DIRECTIONS:
Each record that follows should be reproduced in full, character for character.

EXTRACTED RECORDS:
* * * * * * *

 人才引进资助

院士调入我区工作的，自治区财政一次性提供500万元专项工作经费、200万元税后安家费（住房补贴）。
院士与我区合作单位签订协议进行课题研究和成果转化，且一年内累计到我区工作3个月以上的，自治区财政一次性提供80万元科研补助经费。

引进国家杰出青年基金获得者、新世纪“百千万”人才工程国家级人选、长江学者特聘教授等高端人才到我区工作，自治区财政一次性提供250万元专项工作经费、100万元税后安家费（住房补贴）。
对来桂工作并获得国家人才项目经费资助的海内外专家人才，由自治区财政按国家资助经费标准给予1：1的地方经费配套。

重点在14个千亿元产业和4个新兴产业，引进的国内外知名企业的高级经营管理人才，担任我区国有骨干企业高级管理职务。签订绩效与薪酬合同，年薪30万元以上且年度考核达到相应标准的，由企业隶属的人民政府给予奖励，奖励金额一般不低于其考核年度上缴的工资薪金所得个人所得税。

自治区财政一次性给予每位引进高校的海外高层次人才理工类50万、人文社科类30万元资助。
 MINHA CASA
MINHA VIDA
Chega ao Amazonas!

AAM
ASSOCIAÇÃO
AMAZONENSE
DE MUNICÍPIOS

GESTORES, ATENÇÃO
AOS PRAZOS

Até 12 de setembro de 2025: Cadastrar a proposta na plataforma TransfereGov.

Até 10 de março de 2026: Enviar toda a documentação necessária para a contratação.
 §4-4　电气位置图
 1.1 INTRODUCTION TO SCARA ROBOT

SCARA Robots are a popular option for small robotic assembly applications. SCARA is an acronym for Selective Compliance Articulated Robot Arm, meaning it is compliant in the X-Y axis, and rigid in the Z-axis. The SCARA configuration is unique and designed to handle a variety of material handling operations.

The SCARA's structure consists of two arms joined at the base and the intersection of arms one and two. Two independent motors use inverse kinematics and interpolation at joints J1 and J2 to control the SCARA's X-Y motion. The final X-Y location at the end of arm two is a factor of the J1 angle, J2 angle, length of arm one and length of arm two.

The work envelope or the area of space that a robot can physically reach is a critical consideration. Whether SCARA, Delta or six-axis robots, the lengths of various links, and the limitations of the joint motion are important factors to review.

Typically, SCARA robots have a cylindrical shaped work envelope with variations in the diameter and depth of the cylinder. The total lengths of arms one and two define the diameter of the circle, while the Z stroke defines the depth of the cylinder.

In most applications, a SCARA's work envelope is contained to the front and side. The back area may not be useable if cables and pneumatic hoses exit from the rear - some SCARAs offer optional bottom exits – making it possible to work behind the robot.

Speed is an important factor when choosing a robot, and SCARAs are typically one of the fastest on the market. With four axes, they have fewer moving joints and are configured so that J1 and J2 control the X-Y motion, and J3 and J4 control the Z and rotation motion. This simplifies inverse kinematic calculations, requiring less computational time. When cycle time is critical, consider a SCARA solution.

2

* * * * * * *

OUTPUT OF THE EXERCISE:
 人才引进资助

院士调入我区工作的，自治区财政一次性提供500万元专项工作经费、200万元税后安家费（住房补贴）。
院士与我区合作单位签订协议进行课题研究和成果转化，且一年内累计到我区工作3个月以上的，自治区财政一次性提供80万元科研补助经费。

引进国家杰出青年基金获得者、新世纪“百千万”人才工程国家级人选、长江学者特聘教授等高端人才到我区工作，自治区财政一次性提供250万元专项工作经费、100万元税后安家费（住房补贴）。
对来桂工作并获得国家人才项目经费资助的海内外专家人才，由自治区财政按国家资助经费标准给予1：1的地方经费配套。

重点在14个千亿元产业和4个新兴产业，引进的国内外知名企业的高级经营管理人才，担任我区国有骨干企业高级管理职务。签订绩效与薪酬合同，年薪30万元以上且年度考核达到相应标准的，由企业隶属的人民政府给予奖励，奖励金额一般不低于其考核年度上缴的工资薪金所得个人所得税。

自治区财政一次性给予每位引进高校的海外高层次人才理工类50万、人文社科类30万元资助。
 MINHA CASA
MINHA VIDA
Chega ao Amazonas!

AAM
ASSOCIAÇÃO
AMAZONENSE
DE MUNICÍPIOS

GESTORES, ATENÇÃO
AOS PRAZOS

Até 12 de setembro de 2025: Cadastrar a proposta na plataforma TransfereGov.

Até 10 de março de 2026: Enviar toda a documentação necessária para a contratação.
 §4-4　电气位置图
 1.1 INTRODUCTION TO SCARA ROBOT

SCARA Robots are a popular option for small robotic assembly applications. SCARA is an acronym for Selective Compliance Articulated Robot Arm, meaning it is compliant in the X-Y axis, and rigid in the Z-axis. The SCARA configuration is unique and designed to handle a variety of material handling operations.

The SCARA's structure consists of two arms joined at the base and the intersection of arms one and two. Two independent motors use inverse kinematics and interpolation at joints J1 and J2 to control the SCARA's X-Y motion. The final X-Y location at the end of arm two is a factor of the J1 angle, J2 angle, length of arm one and length of arm two.

The work envelope or the area of space that a robot can physically reach is a critical consideration. Whether SCARA, Delta or six-axis robots, the lengths of various links, and the limitations of the joint motion are important factors to review.

Typically, SCARA robots have a cylindrical shaped work envelope with variations in the diameter and depth of the cylinder. The total lengths of arms one and two define the diameter of the circle, while the Z stroke defines the depth of the cylinder.

In most applications, a SCARA's work envelope is contained to the front and side. The back area may not be useable if cables and pneumatic hoses exit from the rear - some SCARAs offer optional bottom exits – making it possible to work behind the robot.

Speed is an important factor when choosing a robot, and SCARAs are typically one of the fastest on the market. With four axes, they have fewer moving joints and are configured so that J1 and J2 control the X-Y motion, and J3 and J4 control the Z and rotation motion. This simplifies inverse kinematic calculations, requiring less computational time. When cycle time is critical, consider a SCARA solution.

2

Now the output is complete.